Why current solutions are bad
Existing diagnostic tools are hardware-centric, expensive, and don't bundle the knowledge layer (what the code means on THIS model, what the fix procedure is, which OEM/aftermarket/salvage part fits). The information is fragmented across catalogs, forums, and tribal knowledge β€” exactly the fragmentation an extraction-plus-agent stack can consolidate.
Proposed product
A web workbench for independent ag repair: paste/scan a Deere fault code + model β†’ interpreted diagnosis with likely causes ranked from curated forum/manual corpus β†’ linked repair procedure summary β†’ live parts availability across OEM listings, aftermarket, and salvage/dismantler inventories with cross-reference. Charge per seat monthly; possibly per-lookup metered tier for farmers.
MVP version
Narrow HARD: one equipment family (e.g., late-model Deere row-crop tractors or combines), fault-code β†’ diagnosis β†’ parts cross-reference only, no procedures library. Corpus built via structured extraction from public parts catalogs, salvage listings, and fault-code discussions; agent-assisted curation. 40-60 build days for a demoable wedge.
30-day build
(1) VALIDATE FIRST β€” read the actual settlement terms to confirm what independents legally get access to; (2) interview 10-15 independent ag shops (found via state ag mechanic associations, right-to-repair groups) on how they diagnose Deere codes today and what they pay for; (3) if pain confirms, ship the fault-code + parts cross-ref wedge for one machine family.
60-day build
Pilot with 5-10 shops free-then-paid; demonstrated-value motion: take their last 3 stumper codes and show the tool resolving them.

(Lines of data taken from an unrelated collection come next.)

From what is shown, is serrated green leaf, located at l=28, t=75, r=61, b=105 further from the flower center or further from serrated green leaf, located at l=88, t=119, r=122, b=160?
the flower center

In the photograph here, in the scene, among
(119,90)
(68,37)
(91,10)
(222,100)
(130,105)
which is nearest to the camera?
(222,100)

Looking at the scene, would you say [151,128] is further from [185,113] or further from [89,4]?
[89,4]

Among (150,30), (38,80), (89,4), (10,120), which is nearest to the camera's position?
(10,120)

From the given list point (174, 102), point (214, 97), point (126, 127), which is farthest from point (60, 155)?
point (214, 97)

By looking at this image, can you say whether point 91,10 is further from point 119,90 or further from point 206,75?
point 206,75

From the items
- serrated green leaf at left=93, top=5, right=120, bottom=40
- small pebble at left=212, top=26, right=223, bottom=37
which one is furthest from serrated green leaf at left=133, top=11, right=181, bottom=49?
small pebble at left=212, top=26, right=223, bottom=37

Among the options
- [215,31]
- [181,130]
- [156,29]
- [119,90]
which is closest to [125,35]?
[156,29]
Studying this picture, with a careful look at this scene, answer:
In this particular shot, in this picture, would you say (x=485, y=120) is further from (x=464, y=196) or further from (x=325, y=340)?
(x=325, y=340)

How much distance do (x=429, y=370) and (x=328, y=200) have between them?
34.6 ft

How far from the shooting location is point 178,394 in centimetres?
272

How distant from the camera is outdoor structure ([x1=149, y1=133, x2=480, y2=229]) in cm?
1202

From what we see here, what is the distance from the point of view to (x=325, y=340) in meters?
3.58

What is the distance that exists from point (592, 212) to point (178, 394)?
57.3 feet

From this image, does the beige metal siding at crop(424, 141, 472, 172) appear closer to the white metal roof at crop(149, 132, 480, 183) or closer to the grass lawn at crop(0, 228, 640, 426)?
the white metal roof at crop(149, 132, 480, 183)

Add salvage-yard inventory coverage (founder's scrap/recycling network is a genuine sourcing edge here). Publish lookup demos to right-to-repair communities and ag-mechanic YouTube.
90-day revenue plan
Convert pilots at $99-199/mo per shop; 15-25 paying shops = $2-4k MRR. Metered farmer tier ($15/lookup or $29/mo) as a second stream. First revenue plausibly day 90-150 β€” inside the founder's 180-day window given he can fund the ramp (lesson applied: capital available, judge on sellability not 30-day cash).
Distribution path
Right-to-repair advocacy communities (highly energized post-settlement), ag-mechanic Facebook groups and forums, YouTube fault-code walkthroughs that double as SEO/demos, salvage-yard partnerships (they benefit from the parts-demand routing). No enterprise procurement required.
Pricing hypothesis
$99-199/mo per shop seat; $15-29 metered/lite tier for self-repair farmers; possible referral revenue from salvage/parts vendors on routed demand.
Technical difficulty
Moderate. The extraction/agent stack is buildable solo (that's the convergence). The hard part is CORPUS QUALITY: fault-code interpretations must be right or the tool is dangerous to trust; requires ongoing curation and a correctness feedback loop. Not a weekend build β€” a 2-3 month disciplined build, which the founder can now fund.
Legal / regulatory risk
MATERIAL and the top risk after demand: (a) settlement scope is unverified β€” if it doesn't open diagnostic data, the product's premise weakens; (b) reproducing Deere's copyrighted service manuals/procedures is an IP landmine β€” the product must summarize from lawful sources and community knowledge, not mirror dealer documentation; (c) scraping parts catalogs may violate site terms (platform dependency). None of these are fatal but they shape what the corpus can lawfully contain.
Platform dependency
Depends on continued scrapability of parts catalogs/salvage listings and on Context.dev-class extraction APIs (swappable). No app-store gatekeeper. Deere could offer its own independent-tier portal post-settlement, which would compress the wedge.
Founder fit
Good but not his proven archetype. Industrial ops + scrap/recycling background gives real credibility with this buyer and a unique salvage-parts angle; demonstrated-value selling matches the 'show it solving your stumper code' motion. BUT this is NOT a government-portal forced-filer play (lesson: his highest-fit pattern) β€” the regulation ENABLES the buyer rather than COMPELLING one, so demand must be earned, not mandated. Rural shop owners may also be slow-trust SaaS buyers.
Breakout potential
Strong if the wedge works: settlement precedent is expected to spill into other equipment categories (construction, other ag OEMs), turning this into 'the independent heavy-equipment repair intelligence layer.' Salvage-parts routing could become a marketplace with transaction economics.
Final recommendation
CONDITIONAL GO β€” do not build yet. The convergence is real and timely, the buyer is reachable outside enterprise channels, and the founder has a genuine salvage/industrial edge, but demand is currently 100% hypothesis and the settlement's actual access terms are unread. Spend 2-3 weeks on validation (settlement text + 10-15 shop interviews); build the narrow fault-code/parts wedge only if shops articulate current spend or lost jobs. Rate as a promising B-tier: sellable if validated, killable cheaply if not.
Next action
Read the actual FTC/Deere settlement terms to confirm what diagnostic/data access independents receive, then run 10-15 discovery interviews with independent ag repair shops sourced from right-to-repair and ag-mechanic communities.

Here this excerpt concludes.